What drew you to Maddie and what made you want to be part of the film?

I  loved the story of someone who’s kind of unaware of the fact they’re being exploited in the zoo scenario, and then sort of made to feel ashamed for something she can’t control her fangs and this venom that she was born with. And I just love the fact that in her search for self-identity, she learns that kind of her family or the people that she’s journeying with, rather than who she was born with, and there’s something about, I think just that journey for her that I found really charming.

Interview with Back to the Outback Director and Writer

Check out the interview with Tim Minchin

Do you have a favorite scene that you did in this film?

Tim Minchin – Oh, to be honest, I love all his ridiculous posturing and calling for his masseuse and all that. But even as a voice actor, it’s always most satisfying to try and do the truthful bits. And when I finally got to see the film, I found those bits the most effecting as when Maddie and Pretty Boy kind of connect, and I love Harry’s writing.

What character do you relate to most at all of them and why?

I suppose if I’m honest, I feel more like Nigel. Because in my industry, I’m an actor and a performer, and I don’t look human. I’m not a leading man. That’s fine now because I get to do whatever the hell I want. But when I was starting out, I definitely felt, ‘I’m not gonna get the roles in the things because I don’t look, I’m not tall, dark, and handsome. I don’t have a chiseled jaw.’ I think I feel more like one of those uglies. I also have had a bit of the Pretty Boy experience.

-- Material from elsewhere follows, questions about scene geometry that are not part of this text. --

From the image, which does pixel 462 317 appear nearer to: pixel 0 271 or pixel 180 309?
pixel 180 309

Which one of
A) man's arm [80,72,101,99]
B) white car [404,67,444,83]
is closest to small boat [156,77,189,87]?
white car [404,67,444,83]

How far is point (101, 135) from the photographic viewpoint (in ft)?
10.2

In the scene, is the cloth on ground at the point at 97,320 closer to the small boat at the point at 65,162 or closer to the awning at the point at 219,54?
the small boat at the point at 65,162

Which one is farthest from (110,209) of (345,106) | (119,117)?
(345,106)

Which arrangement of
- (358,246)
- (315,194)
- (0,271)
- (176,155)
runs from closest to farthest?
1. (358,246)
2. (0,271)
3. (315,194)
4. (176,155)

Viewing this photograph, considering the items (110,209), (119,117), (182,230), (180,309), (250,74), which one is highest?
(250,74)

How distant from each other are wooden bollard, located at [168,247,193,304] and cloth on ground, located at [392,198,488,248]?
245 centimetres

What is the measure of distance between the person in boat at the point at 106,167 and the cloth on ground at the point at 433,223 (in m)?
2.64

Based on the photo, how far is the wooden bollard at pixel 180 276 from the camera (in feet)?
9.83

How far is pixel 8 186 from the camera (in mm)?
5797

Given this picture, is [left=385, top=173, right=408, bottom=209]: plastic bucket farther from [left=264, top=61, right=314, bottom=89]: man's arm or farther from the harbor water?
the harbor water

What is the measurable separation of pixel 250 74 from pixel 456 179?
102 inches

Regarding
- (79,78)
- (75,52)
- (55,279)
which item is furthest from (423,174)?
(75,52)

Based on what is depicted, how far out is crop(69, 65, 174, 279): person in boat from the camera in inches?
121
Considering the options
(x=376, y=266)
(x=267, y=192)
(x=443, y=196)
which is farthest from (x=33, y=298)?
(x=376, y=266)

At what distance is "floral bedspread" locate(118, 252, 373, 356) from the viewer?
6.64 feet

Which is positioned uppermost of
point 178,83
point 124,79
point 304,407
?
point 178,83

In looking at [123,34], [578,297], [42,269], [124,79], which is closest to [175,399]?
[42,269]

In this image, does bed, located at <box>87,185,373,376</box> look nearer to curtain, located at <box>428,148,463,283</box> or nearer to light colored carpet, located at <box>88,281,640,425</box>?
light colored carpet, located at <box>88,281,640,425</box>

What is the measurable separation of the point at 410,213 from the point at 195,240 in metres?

I have had a career where I’ve just come off tour in the UK where all day every day, I’ve just got 29 crew, and people looking after me and all their jobs is just to get me on stage every night. You have to be incredibly self-aware and mature to not let that experience turn you into a jerk, you know? So I got a bit of all of them in me. Also, I’m incredibly pretty.

BACK TO THE OUTBACK – (Pictured) Tim Minchin as Pretty Boy the koala. Cr: NETFLIX © 2021

Pretty Boy has got a lot to learn in Back to the Outback. What are some of the messages you’d like for kids to take away from the film?

It’s such an old message that beauty is only skin deep and that you don’t judge a book by its cover and that you have to see people for who they are. Yet, it doesn’t seem to be a message we’re very good at, we’re very inclined humans to assess people based on a small amount of information, and the way we all communicate these days online and stuff just makes it even harder to see a person. We read a three-line tweet, or we see a two-dimensional image of someone. And it is in our nature to make a bunch of assumptions. And this movie just says the only way you ever really know anything about a person is if you spend time with them. Not just empathize with them theoretically, but empathize with them by sharing experiences with them and finding out more about them, and without a doubt, Pretty Boy has a lot to learn because he has to learn not to judge people by the fact that they’re so-called ugly, even though they’re obviously beautiful, with their big animated eyes. But also, Maddie and the others have to learn that Pretty Boy is the way he is because of what he’s gone through. His experiences, despite all his entitlement, made him who he is, and everyone has to learn to see each other at a deeper level.